Somewhere Else

I've spent the last several weeks - a couple of months, really - wanting to be somewhere else. And now I'm seeing a trend.

We took baby to the pool this morning. This is a really fancy indoor pool with a lazy river/current path, whirlpool, hot tub, lap lanes, deep end with water slide, and shallow end with brightly colored "water works" area - short slides, fountains with showers large and small. Baby was mesmerized by the water sprouting out of tall blue pipes and the constant action of falling water in that area. But when we took him over there, he was less enchanted. In the end, he liked "swimming" in the deeper water rather than playing in the shallow area.

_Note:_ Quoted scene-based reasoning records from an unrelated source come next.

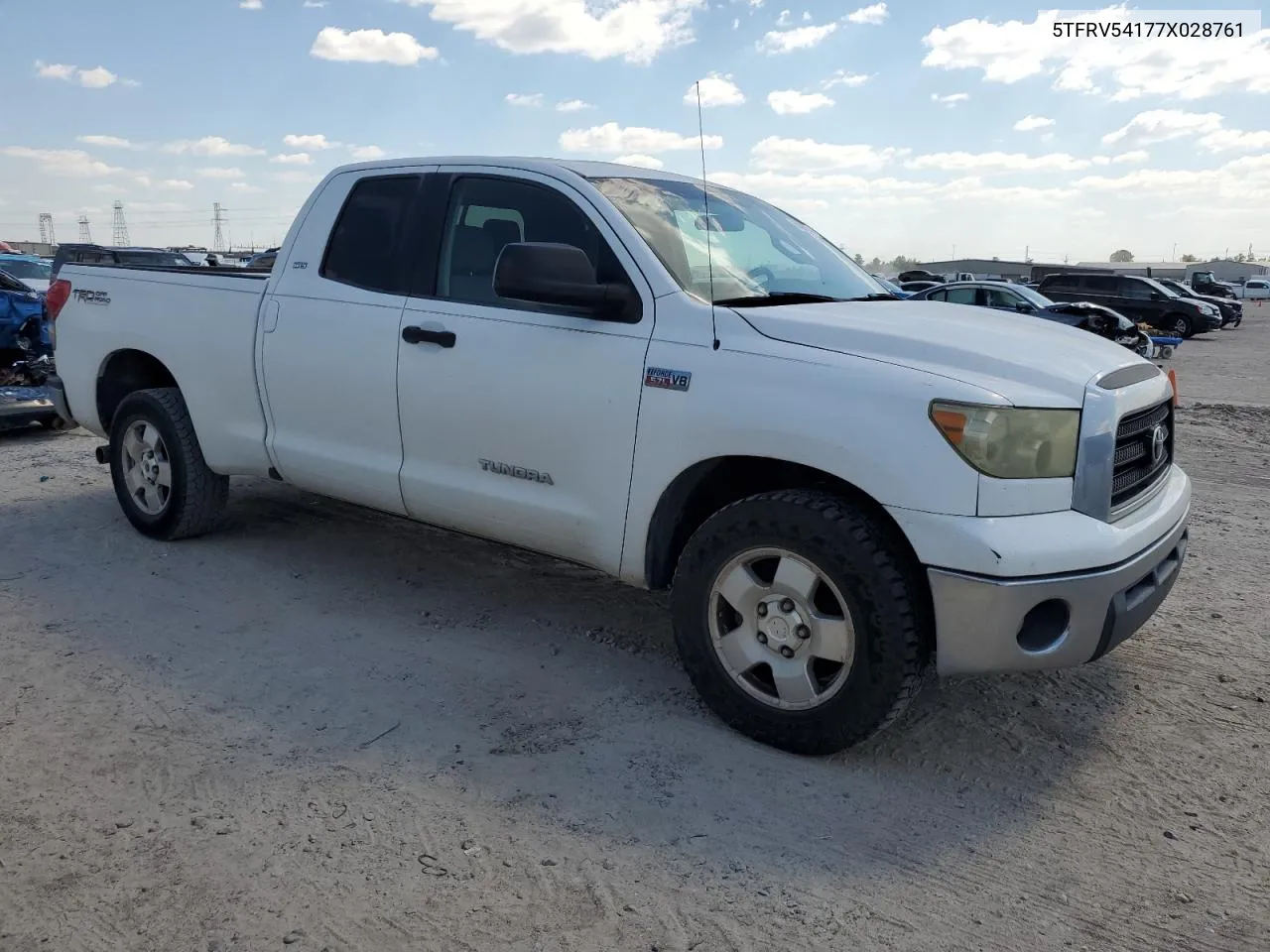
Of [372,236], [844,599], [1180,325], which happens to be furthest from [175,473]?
[1180,325]

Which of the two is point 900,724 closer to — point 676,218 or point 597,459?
point 597,459

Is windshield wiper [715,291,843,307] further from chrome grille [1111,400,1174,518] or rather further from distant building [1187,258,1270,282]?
distant building [1187,258,1270,282]

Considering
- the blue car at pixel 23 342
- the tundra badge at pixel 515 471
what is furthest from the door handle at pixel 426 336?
the blue car at pixel 23 342

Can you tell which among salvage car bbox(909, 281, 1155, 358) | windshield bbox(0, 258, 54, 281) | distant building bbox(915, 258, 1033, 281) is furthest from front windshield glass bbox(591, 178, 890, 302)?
distant building bbox(915, 258, 1033, 281)

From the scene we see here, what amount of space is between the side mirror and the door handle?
605 millimetres

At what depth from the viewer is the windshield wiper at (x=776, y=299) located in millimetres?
3750

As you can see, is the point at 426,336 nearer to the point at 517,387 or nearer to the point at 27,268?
the point at 517,387

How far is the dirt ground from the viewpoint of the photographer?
261 cm

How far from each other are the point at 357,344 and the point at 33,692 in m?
1.83

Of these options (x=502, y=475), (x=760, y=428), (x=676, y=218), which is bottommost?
(x=502, y=475)

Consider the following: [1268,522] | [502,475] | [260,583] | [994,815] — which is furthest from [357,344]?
[1268,522]

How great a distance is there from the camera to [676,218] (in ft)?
13.4

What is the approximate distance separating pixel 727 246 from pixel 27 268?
1662cm

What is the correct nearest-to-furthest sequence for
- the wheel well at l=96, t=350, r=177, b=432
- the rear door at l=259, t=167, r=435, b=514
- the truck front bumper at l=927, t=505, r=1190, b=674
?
the truck front bumper at l=927, t=505, r=1190, b=674 < the rear door at l=259, t=167, r=435, b=514 < the wheel well at l=96, t=350, r=177, b=432
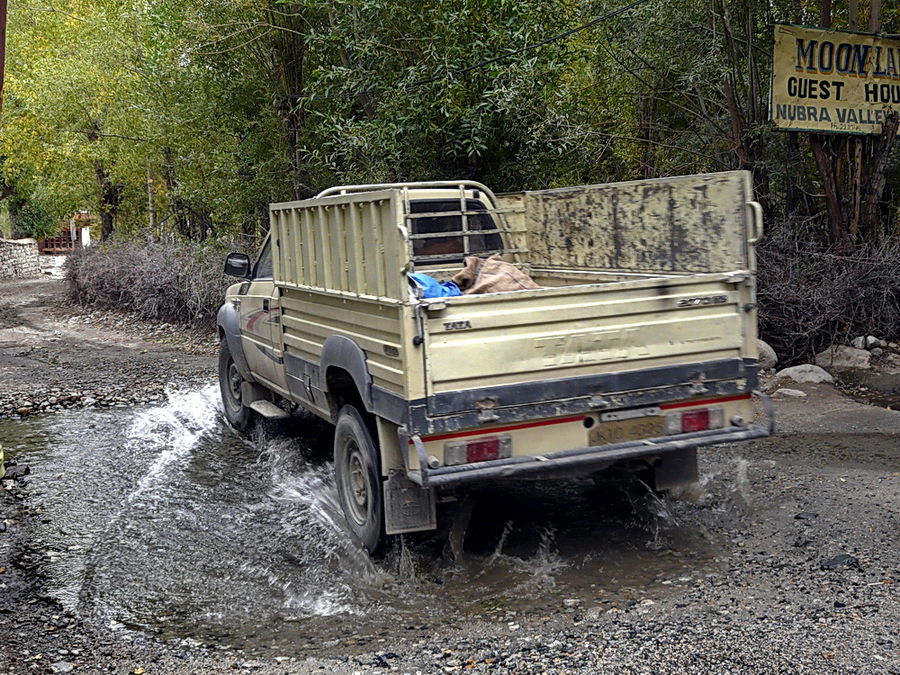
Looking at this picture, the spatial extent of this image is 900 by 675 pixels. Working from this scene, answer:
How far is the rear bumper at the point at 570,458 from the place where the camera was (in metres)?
4.77

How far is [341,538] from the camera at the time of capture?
19.6ft

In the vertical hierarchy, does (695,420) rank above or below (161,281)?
below

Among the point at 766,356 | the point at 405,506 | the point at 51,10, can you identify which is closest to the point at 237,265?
the point at 405,506

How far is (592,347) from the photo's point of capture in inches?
199

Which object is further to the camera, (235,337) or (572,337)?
(235,337)

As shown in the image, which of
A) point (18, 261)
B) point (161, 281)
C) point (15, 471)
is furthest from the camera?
point (18, 261)

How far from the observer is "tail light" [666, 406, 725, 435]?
525cm

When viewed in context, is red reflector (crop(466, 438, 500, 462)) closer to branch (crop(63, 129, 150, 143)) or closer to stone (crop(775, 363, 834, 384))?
stone (crop(775, 363, 834, 384))

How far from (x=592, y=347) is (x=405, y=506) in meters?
1.32

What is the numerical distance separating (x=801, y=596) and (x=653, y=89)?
10.3m

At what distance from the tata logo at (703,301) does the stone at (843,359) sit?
568cm

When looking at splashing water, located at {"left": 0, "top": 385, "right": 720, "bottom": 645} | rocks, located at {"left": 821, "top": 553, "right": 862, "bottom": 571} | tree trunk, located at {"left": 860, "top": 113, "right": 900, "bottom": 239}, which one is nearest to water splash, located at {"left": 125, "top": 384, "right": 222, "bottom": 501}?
splashing water, located at {"left": 0, "top": 385, "right": 720, "bottom": 645}

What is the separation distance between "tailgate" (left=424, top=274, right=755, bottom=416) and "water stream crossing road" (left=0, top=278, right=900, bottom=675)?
1.04 meters

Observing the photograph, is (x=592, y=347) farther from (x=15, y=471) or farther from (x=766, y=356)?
(x=766, y=356)
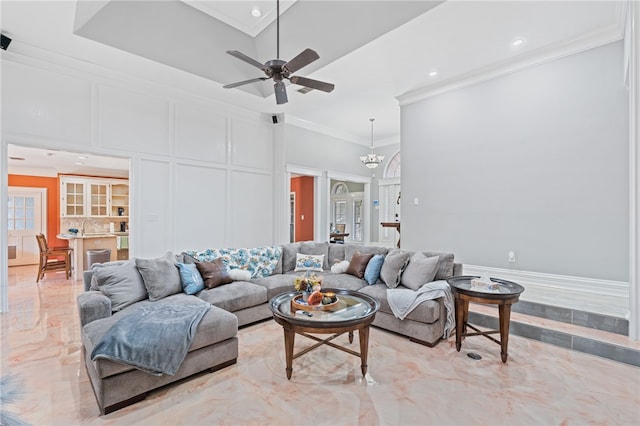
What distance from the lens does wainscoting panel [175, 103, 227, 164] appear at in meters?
5.55

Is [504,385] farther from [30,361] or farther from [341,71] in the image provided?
[341,71]

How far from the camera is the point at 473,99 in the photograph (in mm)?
5230

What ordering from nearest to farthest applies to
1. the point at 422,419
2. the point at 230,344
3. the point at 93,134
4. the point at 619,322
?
the point at 422,419 → the point at 230,344 → the point at 619,322 → the point at 93,134

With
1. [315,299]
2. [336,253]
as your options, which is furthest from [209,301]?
Result: [336,253]

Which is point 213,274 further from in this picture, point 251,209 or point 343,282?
point 251,209

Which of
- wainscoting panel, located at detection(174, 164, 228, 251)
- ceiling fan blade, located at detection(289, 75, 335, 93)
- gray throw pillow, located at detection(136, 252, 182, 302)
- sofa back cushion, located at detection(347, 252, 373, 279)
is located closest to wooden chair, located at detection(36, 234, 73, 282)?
wainscoting panel, located at detection(174, 164, 228, 251)

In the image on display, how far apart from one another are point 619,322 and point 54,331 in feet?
19.7

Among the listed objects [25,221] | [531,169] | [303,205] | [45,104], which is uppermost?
[45,104]

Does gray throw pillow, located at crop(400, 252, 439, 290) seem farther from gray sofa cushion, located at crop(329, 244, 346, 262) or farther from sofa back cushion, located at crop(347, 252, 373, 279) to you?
gray sofa cushion, located at crop(329, 244, 346, 262)

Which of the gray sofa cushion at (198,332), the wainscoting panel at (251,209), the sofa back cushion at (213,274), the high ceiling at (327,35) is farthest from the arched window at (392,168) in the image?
the gray sofa cushion at (198,332)

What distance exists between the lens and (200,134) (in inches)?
229

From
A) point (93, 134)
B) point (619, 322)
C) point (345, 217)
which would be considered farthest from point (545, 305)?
point (345, 217)

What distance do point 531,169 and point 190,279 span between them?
5028 mm

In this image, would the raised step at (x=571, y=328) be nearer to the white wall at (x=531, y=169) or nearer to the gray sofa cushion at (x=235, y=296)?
the white wall at (x=531, y=169)
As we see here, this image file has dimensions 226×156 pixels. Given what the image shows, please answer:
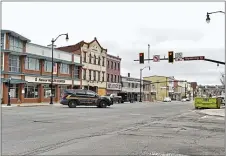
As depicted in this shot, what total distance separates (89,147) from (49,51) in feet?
147

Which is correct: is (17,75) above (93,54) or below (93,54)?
below

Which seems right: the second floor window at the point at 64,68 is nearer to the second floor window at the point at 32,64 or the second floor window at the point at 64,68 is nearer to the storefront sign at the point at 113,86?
the second floor window at the point at 32,64

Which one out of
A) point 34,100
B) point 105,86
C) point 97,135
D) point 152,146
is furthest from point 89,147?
point 105,86

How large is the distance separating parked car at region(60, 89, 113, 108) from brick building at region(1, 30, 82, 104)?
12349 mm

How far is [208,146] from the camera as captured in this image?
10.2 meters

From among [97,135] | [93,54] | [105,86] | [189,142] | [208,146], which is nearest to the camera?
[208,146]

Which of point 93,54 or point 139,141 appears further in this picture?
point 93,54

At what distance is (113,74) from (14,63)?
1380 inches

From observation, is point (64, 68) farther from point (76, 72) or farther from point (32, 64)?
point (32, 64)

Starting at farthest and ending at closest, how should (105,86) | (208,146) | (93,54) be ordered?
1. (105,86)
2. (93,54)
3. (208,146)

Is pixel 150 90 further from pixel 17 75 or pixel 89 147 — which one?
pixel 89 147

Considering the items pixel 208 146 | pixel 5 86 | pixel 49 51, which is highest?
pixel 49 51

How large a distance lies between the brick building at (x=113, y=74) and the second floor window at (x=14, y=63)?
98.9 ft

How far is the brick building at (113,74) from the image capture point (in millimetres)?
75062
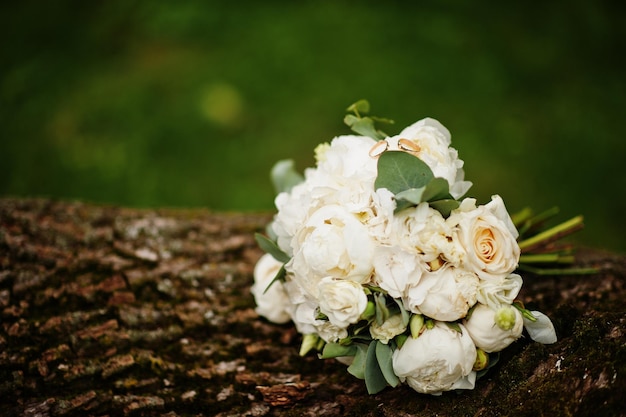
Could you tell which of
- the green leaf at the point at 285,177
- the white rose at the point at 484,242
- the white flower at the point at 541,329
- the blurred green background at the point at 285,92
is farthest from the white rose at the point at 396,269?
the blurred green background at the point at 285,92

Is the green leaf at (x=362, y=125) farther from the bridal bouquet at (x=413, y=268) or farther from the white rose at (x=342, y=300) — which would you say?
the white rose at (x=342, y=300)

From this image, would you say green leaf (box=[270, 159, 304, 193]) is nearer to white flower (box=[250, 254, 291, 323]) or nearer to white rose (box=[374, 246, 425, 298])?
white flower (box=[250, 254, 291, 323])

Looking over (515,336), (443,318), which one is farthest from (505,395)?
(443,318)

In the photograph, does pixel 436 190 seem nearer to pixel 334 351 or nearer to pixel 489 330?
pixel 489 330

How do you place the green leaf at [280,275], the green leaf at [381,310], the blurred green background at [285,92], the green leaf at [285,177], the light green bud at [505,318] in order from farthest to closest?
1. the blurred green background at [285,92]
2. the green leaf at [285,177]
3. the green leaf at [280,275]
4. the green leaf at [381,310]
5. the light green bud at [505,318]

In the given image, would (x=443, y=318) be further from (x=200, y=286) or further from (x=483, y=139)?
(x=483, y=139)

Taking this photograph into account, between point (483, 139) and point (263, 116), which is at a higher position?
point (263, 116)

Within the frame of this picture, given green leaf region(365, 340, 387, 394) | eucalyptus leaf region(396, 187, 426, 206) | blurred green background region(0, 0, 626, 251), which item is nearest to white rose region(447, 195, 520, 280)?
eucalyptus leaf region(396, 187, 426, 206)

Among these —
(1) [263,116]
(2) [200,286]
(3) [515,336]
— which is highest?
(1) [263,116]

I'm reading Pilgrim's Progress - re-reading is the appropriate word, although I don't remember that much of it, having read it more than 40 years ago. I remember certain things - like the Slough of Despond - but mostly I feel as if I am reading it for the first time. Christian, and all those whom he encounters who can be counted among the good guys - Evangelist, for example - continue to focus upon the place where they are not now. First get through the gate. And then when you get there, focus on the next part of the journey, focus on being somewhere else and just endure where you are now as best you can. Where Christian is now, at every turn, seems to be fraught with temptation to go down a side path and thus away from salvation. Now the burden is heavy, but then it will be taken away. Now the path is difficult but then it will be easy. Now is not where you want to be because paradise is somewhere else.

I know that for many people, "heaven" is a goal that may be the only thing keeping one going in this earthly life. There is a "better place" where our loved ones now reside, where we will rejoin them, where the things that are beautiful and true exist.

But at the same time, such an orientation denies the goodness of this life, of where we are now. The focus on being somewhere else keeps one from seeing the beautiful and the true where we are now. For Christian, enjoying the beautiful in this place was just too tempting - such enjoyment might lead one (such as the character Pliable) to just go home and enjoy oneself now and let the possibility of heaven pass away. Too much enjoyment of this earthly life might cause one not to be willing to work for the Kingdom.

I don't really hold with that, although I see how it can be comforting and can be a good thing. It is not an either/or, though; it's much more complicated than that. I think God is with us here and now - that creation is good and life is beautiful. And yet to live with God eternally must be something like ecstasy. And so we must live in the tension of now and later, of here and somewhere else.